> SOURCE INFORMATION:
--- --- ---

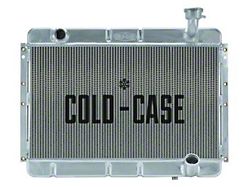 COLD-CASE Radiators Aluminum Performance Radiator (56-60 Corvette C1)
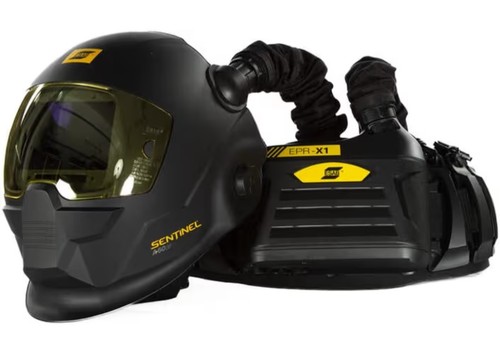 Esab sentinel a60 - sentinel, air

--- --- ---

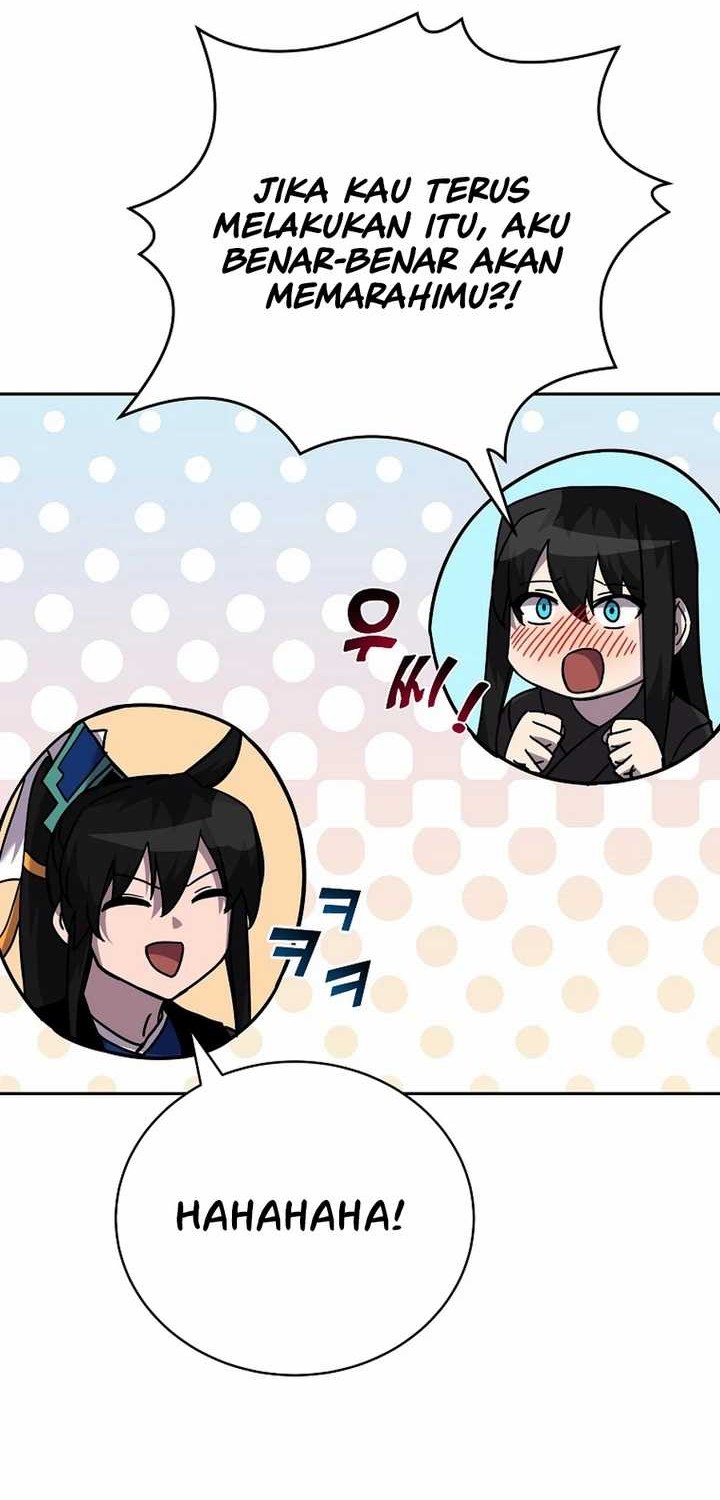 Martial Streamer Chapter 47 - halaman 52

--- --- ---

> PROBLEM: Once the line with "COLD-CASE Radiators Aluminum" is found above, print it and every line after it through the line with "Esab sentinel a60 - sentinel, air", exactly. Pictures stay out.

> FINISHED EXERCISE:
 COLD-CASE Radiators Aluminum Performance Radiator (56-60 Corvette C1)
 Esab sentinel a60 - sentinel, air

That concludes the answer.